Jessica saw Jim smile at this. His boyish grin brought on flashes of memory for her-memories of times when each of them noticed every small detail about the other, from the way her hair fell across her cheek to the way he traced her lifeline on her palm. She recalled how, at one time, they could not get enough of each other, how the wine of endorphins fed their love-”the true nectar of the gods,” she had once told him. She wondered how they might begin to relax around each other after so much had happened between them. She wondered if it was possible to work a case alongside Jim, or if the two of them were foolish to try.

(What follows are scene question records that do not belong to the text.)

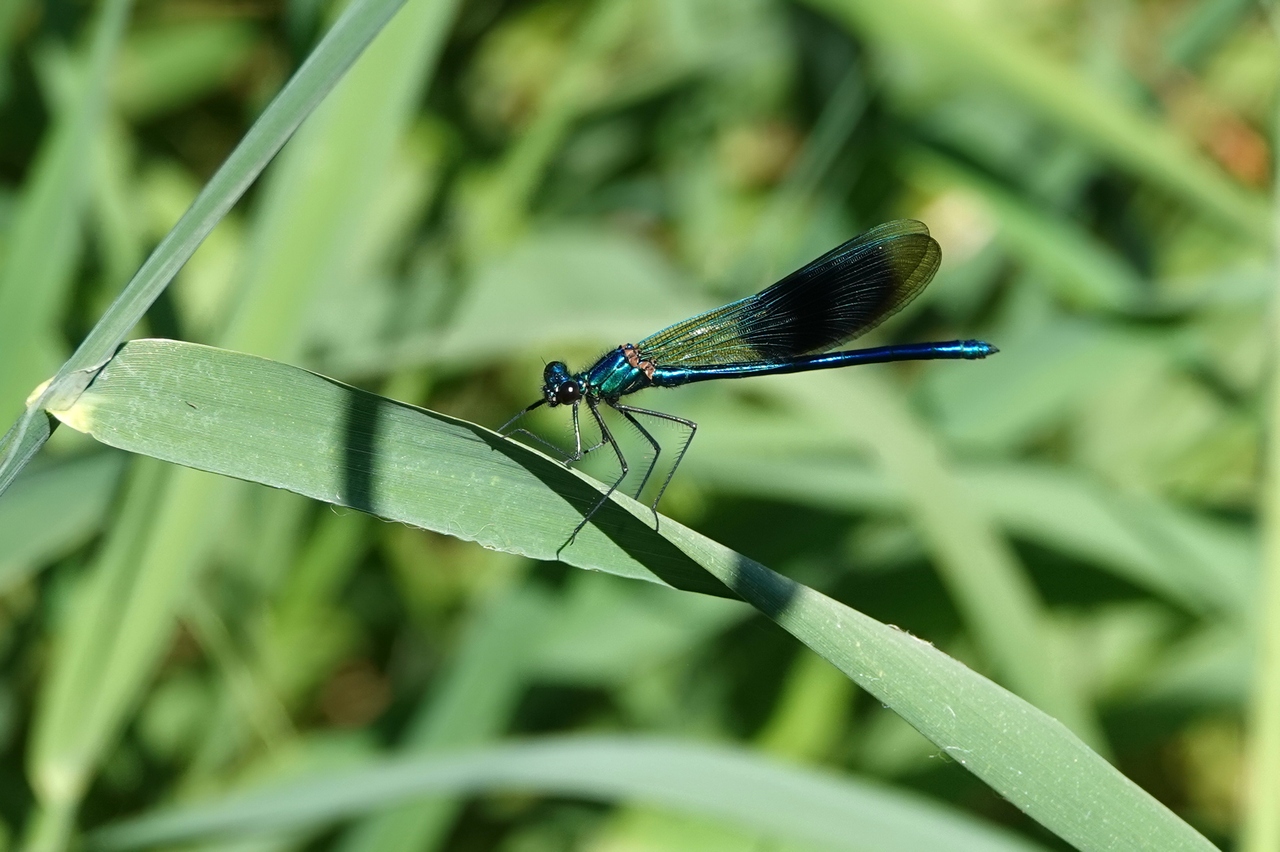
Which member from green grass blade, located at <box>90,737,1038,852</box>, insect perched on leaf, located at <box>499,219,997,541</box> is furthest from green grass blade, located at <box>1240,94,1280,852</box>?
insect perched on leaf, located at <box>499,219,997,541</box>

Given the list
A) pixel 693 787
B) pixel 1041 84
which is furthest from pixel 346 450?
pixel 1041 84

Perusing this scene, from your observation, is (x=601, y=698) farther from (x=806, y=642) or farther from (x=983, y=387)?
(x=806, y=642)

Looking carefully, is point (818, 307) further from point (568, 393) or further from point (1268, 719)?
point (1268, 719)

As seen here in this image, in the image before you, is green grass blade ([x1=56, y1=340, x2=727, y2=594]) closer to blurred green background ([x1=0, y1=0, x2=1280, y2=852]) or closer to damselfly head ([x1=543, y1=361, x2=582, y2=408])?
blurred green background ([x1=0, y1=0, x2=1280, y2=852])

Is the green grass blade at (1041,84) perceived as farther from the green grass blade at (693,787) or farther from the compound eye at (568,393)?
the green grass blade at (693,787)

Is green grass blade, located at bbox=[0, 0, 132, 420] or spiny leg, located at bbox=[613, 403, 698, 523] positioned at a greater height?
spiny leg, located at bbox=[613, 403, 698, 523]
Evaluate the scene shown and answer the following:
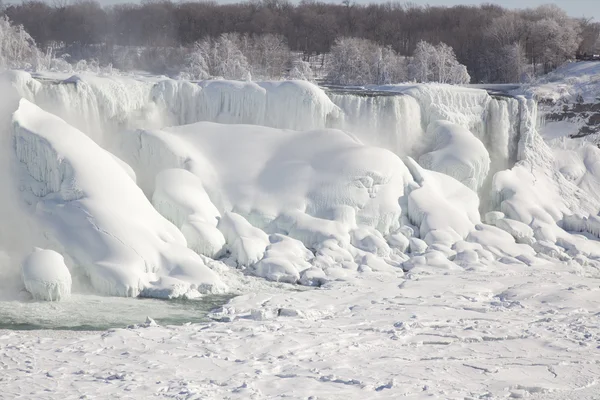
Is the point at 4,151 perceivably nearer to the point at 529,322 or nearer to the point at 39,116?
the point at 39,116

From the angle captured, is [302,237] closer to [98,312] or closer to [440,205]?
[440,205]

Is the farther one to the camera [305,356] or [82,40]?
[82,40]

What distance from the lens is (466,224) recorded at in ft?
67.6

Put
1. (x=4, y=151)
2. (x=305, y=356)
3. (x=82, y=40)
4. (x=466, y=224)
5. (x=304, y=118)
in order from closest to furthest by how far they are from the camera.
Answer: (x=305, y=356) → (x=4, y=151) → (x=466, y=224) → (x=304, y=118) → (x=82, y=40)

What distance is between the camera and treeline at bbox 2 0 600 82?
49188 mm

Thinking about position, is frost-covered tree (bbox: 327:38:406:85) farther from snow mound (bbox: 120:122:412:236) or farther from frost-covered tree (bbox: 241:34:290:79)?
snow mound (bbox: 120:122:412:236)

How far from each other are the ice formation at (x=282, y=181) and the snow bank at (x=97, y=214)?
0.03m

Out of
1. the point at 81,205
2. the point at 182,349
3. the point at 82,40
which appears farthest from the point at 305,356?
the point at 82,40

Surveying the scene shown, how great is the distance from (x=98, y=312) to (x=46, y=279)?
1097 millimetres

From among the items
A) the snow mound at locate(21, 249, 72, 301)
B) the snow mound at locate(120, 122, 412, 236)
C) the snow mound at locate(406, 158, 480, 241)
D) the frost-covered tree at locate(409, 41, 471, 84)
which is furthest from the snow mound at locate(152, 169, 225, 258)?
the frost-covered tree at locate(409, 41, 471, 84)

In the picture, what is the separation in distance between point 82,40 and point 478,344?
159ft

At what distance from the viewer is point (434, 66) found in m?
44.7

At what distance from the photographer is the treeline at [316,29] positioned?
49.2 meters

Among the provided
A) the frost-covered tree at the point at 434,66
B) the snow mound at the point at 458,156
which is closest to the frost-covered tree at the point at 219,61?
the frost-covered tree at the point at 434,66
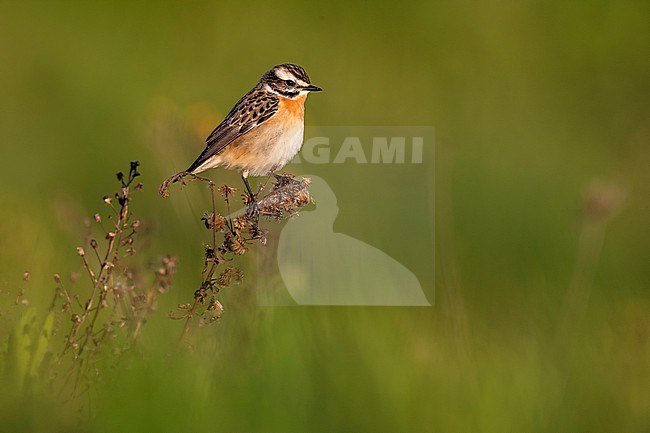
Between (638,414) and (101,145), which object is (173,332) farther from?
(101,145)

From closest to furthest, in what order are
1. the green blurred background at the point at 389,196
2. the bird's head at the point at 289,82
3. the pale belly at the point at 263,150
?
the green blurred background at the point at 389,196, the pale belly at the point at 263,150, the bird's head at the point at 289,82

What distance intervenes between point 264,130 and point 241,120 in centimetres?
15

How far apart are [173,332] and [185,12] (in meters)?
9.17

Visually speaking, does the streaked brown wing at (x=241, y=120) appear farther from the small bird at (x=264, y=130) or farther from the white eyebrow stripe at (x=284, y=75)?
the white eyebrow stripe at (x=284, y=75)

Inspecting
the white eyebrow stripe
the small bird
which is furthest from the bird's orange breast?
the white eyebrow stripe

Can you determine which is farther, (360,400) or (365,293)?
(365,293)

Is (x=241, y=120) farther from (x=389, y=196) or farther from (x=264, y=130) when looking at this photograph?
(x=389, y=196)

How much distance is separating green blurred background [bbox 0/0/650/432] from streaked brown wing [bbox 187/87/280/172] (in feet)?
1.20

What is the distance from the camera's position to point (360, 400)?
471cm

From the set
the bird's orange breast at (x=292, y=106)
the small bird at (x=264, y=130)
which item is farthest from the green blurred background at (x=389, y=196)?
the bird's orange breast at (x=292, y=106)

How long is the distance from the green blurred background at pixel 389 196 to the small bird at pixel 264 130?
1.20 ft

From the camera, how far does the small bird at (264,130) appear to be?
647 cm

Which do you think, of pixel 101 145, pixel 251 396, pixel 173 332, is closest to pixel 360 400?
pixel 251 396

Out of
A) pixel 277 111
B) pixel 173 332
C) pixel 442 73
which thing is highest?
pixel 442 73
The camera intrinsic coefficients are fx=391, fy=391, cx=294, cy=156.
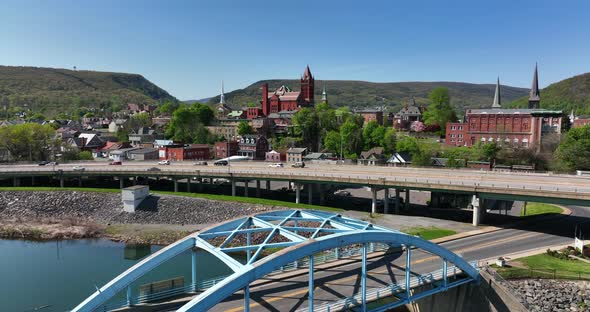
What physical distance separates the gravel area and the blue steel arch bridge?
27878 millimetres

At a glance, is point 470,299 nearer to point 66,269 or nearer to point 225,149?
point 66,269

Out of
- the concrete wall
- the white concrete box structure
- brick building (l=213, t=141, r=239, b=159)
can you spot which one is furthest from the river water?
brick building (l=213, t=141, r=239, b=159)

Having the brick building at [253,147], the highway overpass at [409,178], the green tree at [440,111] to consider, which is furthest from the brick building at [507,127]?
the brick building at [253,147]

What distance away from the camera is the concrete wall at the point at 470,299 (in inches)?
877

Sturtevante continued to interrogate Kim. “Then you're telling us that you saw nothing about the murder?” The detective's voice carried an edge like a knife blade. “You can't even tell us who wrote the poem left beside the body, or the poem on the body? If the two were or were not written by the same person?”
“I didn't say that.”
“What can you tell us, then, about the poetry on the parchment?”
“It's the work of the victim; his parchment, his pen, his words. I got those words again, pressing in on me- rampage and quark-and another word insinuated itself on my mind as well.”
“What word?” asked Jessica.
“Pre/light. “Like a preflight check you do on an airplane?”
“I can't say, only that it's somehow important. “You're sure the poem on the paper is Maurice's?” repeated Sturtevante.